## Exercise objective
Print the material word for word, from the line containing "What would the order of" through the line containing "5. the point at 338,314", including both of those lines.

--

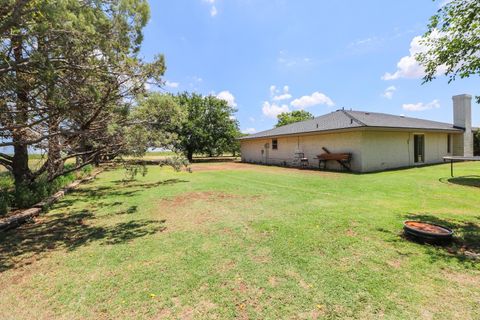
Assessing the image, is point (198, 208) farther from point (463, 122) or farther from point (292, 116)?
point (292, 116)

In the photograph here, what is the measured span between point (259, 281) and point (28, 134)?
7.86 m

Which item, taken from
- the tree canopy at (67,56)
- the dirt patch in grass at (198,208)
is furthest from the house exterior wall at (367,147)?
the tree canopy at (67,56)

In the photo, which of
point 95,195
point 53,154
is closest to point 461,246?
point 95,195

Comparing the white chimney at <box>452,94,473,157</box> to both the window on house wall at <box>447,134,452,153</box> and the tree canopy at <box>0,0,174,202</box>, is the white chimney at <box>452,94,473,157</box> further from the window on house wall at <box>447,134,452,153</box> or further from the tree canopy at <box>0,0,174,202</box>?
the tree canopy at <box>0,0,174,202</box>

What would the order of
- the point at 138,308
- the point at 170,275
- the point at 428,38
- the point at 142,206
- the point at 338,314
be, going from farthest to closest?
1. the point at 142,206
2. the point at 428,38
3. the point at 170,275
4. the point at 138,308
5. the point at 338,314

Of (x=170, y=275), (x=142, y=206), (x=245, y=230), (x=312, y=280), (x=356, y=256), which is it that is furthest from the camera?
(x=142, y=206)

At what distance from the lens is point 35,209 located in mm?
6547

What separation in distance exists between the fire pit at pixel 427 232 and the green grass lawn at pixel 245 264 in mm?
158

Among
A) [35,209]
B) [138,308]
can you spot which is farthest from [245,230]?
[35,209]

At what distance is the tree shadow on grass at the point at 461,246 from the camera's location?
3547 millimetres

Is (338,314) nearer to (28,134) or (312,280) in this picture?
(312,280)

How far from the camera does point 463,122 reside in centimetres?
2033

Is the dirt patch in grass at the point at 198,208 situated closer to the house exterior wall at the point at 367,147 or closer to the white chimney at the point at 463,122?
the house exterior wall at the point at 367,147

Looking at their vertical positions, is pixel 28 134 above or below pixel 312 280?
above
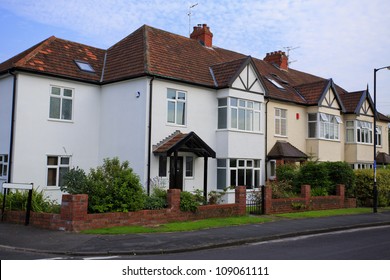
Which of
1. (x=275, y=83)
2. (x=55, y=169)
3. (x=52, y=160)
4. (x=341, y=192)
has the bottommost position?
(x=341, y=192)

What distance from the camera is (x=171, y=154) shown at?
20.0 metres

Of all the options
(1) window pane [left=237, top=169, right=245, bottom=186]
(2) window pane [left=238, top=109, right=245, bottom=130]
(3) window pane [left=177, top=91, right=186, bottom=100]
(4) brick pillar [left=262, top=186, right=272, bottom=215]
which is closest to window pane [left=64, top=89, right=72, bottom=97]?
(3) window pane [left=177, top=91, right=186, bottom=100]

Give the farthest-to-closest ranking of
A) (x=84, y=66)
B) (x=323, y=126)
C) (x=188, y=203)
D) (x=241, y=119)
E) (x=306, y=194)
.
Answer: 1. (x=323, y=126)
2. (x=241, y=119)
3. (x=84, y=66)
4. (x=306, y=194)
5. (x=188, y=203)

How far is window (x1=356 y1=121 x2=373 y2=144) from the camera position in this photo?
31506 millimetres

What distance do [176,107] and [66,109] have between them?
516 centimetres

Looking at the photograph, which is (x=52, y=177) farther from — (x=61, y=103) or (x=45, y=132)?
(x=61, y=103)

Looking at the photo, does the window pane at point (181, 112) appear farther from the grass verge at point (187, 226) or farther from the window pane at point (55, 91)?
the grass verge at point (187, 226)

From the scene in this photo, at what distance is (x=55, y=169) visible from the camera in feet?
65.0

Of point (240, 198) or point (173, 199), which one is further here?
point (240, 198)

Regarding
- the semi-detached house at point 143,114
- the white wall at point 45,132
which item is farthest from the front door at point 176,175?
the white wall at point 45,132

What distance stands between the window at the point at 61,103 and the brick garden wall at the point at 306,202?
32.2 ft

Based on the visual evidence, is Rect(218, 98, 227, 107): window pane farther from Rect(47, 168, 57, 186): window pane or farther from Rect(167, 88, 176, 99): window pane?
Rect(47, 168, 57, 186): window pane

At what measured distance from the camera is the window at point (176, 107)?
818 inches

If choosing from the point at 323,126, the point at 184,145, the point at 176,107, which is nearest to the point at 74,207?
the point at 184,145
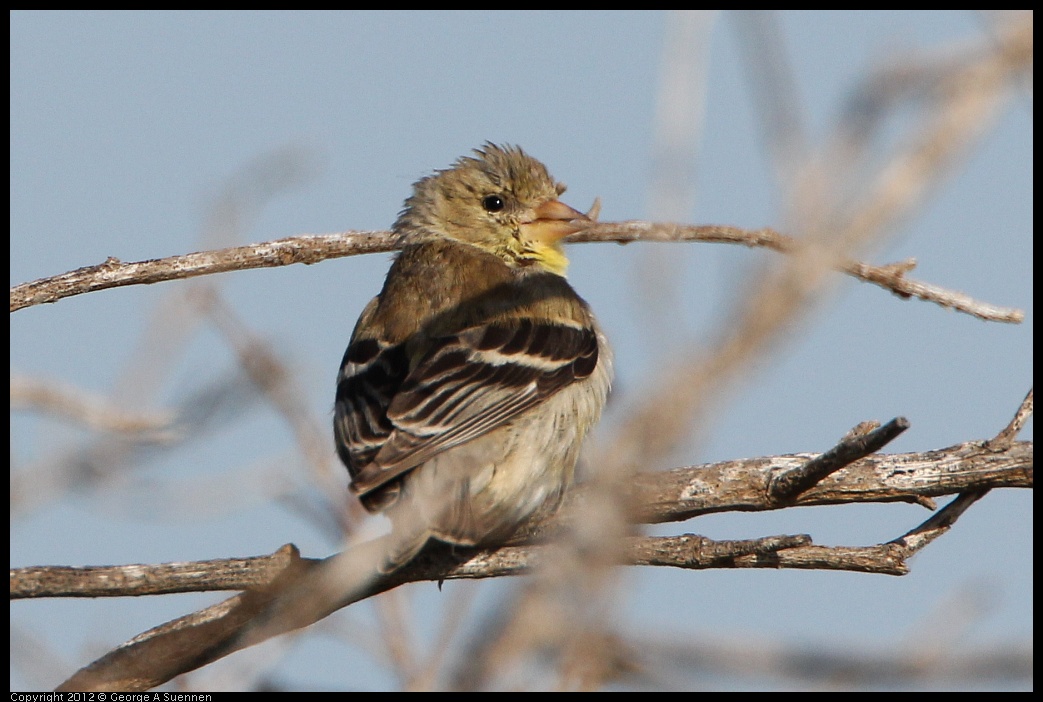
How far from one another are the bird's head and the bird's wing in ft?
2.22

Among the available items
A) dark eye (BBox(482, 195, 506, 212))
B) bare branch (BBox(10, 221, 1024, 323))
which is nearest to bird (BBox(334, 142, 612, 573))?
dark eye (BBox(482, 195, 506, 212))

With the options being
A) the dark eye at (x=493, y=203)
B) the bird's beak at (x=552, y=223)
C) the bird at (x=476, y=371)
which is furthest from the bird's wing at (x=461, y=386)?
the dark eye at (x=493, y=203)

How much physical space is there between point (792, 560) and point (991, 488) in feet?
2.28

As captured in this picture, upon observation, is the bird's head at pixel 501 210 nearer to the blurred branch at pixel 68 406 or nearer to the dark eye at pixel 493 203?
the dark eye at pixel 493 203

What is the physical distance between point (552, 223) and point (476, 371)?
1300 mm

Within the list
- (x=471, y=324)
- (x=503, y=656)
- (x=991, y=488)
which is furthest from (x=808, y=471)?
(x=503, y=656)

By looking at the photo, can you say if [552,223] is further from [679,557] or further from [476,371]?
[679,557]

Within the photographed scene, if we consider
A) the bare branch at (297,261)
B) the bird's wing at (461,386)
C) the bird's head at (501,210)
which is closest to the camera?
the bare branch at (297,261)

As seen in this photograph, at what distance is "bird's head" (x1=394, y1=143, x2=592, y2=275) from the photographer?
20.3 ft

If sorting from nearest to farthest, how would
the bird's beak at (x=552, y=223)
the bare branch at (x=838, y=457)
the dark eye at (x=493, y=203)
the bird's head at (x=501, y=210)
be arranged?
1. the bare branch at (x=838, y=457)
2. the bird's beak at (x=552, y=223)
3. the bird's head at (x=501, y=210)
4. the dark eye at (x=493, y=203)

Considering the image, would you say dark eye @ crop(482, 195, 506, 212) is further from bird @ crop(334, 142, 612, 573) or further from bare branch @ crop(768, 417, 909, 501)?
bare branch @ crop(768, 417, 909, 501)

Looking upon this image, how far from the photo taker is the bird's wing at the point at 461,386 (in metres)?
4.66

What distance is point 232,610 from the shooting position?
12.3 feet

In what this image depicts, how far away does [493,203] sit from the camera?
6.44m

--

## Solution to this problem
What would the order of
- the point at 138,308
- the point at 170,275
- the point at 428,38
- the point at 142,206
- the point at 338,314
be, going from farthest to closest?
1. the point at 142,206
2. the point at 428,38
3. the point at 170,275
4. the point at 138,308
5. the point at 338,314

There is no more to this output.